When constructing image categories, test participants have been found to evaluate similarity by considering overall image similarity across all dimensions rather than maximal similarity on one dimension (Greisdorf & O'Connor 2002). This means that the categorization may be based on using multiple similarity criteria at once. This was reflected in Jörgensen's (1995) categorization study where a third of the image group names provided by participants consisted on multiple words. In these group names one attribute seemed to modify the “main” attribute, creating image groupings such as Fantasy Landscape and City Landscape. In a similar vein, Enser (1993) found while analyzing requests for visual content that over half (52%) of all topical requests were further refined in terms of time, location, action, event, or technical specification such as image orientation.

Based on these previous studies one can draw the conclusion that photograph categories should therefore not be restricted to general semantic categories (e.g. cityscape), but also take into account the more affective and abstract concepts people use while describing image content (e.g. a photograph of a busy city street represents a hectic atmosphere or stress) as well as the visual impressions images make (e.g. associations from the colors, textures and orientations of buildings). Depending on the situation, these may reflect more accurately the mental strategies of the users sorting images or searching for them. Also the different hierarchical levels of image content need to be considered in order to take advantage of theories of image semantics and to reflect the multiple categorization criteria which may be present in image category names and similarity evaluations by subjects.

Methodological approaches to image categorization experiments

Various procedures have been used in subjective image similarity experiments. Most subjective categorization studies have used some type of free sorting procedure (Jörgensen 1995; Laine-Hernandez & Westman 2006; Rorissa & Hastings 2004; Vailaya et al 1998). In some studies, the number of categories has been predefined (Teeselink et al 2000). Some researchers (Mojsilovic & Rogowitz 2001) have opted to anchor the categorization by placing a set of images onto the table by category and then asking subjects to categorize another set of images onto the same surface. In one study, images did not need to be placed into distinct categories but subjects could arrange them along two dimensions according to similarity (Rogowitz et al 1998). The same study also had subjects evaluate similarity by selecting images most similar to reference images shown, i.e. using a modified paired comparison procedure.
####
» **AIM**:
Answer these questions from the passage on image categorization:
(a) What share of all topical requests for visual content did Enser (1993) find were further refined?
(b) What portion of the image group names in Jörgensen's (1995) study consisted of multiple words?
(c) Which study let subjects arrange images along two dimensions according to similarity?

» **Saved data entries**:
####
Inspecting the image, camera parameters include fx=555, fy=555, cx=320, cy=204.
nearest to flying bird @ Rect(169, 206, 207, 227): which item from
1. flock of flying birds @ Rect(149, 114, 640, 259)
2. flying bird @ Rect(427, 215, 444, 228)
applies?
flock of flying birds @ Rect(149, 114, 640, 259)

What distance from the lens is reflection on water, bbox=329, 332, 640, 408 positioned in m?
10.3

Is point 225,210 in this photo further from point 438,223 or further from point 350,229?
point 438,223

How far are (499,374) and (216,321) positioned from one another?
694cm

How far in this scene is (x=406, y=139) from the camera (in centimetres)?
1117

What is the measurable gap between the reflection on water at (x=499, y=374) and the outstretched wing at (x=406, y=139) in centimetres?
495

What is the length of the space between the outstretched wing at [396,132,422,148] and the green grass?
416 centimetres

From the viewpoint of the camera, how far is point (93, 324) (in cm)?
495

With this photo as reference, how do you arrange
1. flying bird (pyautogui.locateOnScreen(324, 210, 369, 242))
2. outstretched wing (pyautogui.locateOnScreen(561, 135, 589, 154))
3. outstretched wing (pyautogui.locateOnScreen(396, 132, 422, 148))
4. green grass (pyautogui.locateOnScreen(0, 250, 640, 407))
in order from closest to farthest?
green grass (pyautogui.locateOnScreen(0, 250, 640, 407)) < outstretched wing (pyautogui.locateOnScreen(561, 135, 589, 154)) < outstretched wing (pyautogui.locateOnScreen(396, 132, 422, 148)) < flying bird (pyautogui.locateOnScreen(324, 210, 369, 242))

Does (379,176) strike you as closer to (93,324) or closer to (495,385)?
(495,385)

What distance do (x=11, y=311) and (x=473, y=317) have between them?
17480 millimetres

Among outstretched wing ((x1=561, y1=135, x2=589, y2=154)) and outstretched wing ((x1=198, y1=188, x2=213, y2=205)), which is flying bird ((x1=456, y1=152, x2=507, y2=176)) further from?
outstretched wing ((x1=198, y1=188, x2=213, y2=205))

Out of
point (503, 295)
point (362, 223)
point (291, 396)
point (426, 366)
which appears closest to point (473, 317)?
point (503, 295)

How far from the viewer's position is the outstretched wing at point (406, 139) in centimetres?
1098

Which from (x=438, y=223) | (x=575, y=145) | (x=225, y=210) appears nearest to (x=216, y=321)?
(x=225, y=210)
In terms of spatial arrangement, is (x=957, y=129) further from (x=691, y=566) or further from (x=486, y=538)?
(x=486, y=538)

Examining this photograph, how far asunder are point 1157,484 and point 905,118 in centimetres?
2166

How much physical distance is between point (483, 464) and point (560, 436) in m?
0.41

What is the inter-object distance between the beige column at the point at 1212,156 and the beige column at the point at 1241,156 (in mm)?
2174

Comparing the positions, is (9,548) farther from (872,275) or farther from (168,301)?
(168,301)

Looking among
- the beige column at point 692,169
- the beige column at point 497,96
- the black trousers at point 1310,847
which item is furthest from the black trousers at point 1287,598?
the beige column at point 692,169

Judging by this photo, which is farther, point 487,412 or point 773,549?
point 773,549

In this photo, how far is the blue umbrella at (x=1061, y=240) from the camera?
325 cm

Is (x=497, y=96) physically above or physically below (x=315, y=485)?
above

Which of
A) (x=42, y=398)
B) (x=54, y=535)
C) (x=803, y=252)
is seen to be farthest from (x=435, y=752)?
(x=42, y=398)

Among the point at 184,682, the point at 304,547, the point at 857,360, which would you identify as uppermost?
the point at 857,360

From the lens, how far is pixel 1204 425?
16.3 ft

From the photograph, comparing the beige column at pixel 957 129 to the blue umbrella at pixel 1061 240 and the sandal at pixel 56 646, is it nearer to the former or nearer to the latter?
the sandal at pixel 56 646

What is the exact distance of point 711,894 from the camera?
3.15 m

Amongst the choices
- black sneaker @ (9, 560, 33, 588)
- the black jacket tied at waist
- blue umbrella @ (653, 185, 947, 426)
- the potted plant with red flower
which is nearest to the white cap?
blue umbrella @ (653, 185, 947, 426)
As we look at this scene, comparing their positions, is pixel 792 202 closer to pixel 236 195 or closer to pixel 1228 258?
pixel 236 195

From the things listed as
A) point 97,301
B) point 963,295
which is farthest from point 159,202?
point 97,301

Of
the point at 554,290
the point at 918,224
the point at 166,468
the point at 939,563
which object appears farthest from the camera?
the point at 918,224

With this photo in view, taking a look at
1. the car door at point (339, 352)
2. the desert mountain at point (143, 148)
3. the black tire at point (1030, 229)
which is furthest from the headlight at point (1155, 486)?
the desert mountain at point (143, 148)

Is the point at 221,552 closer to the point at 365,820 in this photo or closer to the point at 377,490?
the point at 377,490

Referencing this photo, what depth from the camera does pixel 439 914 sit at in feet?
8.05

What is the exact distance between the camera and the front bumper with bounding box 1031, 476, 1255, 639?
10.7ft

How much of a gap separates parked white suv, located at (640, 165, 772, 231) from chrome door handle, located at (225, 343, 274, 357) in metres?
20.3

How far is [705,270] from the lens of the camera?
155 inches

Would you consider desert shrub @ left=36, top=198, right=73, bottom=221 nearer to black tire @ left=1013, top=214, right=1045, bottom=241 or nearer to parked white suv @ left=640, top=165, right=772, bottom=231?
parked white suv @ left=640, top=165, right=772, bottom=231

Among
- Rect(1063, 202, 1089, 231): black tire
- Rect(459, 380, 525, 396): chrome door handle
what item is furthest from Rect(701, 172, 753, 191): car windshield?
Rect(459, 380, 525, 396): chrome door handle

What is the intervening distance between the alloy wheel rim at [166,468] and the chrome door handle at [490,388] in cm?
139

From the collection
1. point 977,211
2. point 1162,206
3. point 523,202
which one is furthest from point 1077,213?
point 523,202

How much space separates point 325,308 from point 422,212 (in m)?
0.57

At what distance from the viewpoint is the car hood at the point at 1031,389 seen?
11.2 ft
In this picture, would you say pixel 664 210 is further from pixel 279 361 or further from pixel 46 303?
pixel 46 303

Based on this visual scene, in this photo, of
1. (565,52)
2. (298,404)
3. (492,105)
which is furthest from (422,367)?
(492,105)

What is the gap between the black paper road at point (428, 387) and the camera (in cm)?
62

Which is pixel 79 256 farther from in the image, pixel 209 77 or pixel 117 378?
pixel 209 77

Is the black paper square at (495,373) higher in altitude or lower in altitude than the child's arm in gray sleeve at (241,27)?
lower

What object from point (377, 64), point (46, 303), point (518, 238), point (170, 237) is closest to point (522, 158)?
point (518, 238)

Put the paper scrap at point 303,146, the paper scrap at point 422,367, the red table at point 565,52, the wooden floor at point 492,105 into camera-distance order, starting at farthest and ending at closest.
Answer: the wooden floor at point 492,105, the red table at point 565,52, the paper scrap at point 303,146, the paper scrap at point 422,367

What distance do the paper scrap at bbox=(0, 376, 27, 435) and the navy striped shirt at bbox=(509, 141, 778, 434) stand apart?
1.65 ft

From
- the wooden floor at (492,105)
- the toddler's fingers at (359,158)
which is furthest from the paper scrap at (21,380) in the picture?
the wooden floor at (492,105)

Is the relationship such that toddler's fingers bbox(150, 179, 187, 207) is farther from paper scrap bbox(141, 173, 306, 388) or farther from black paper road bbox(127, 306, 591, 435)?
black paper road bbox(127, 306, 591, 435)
####
» **EXERCISE RESULT**:
(a) Over half (52%)
(b) A third
(c) Rogowitz et al 1998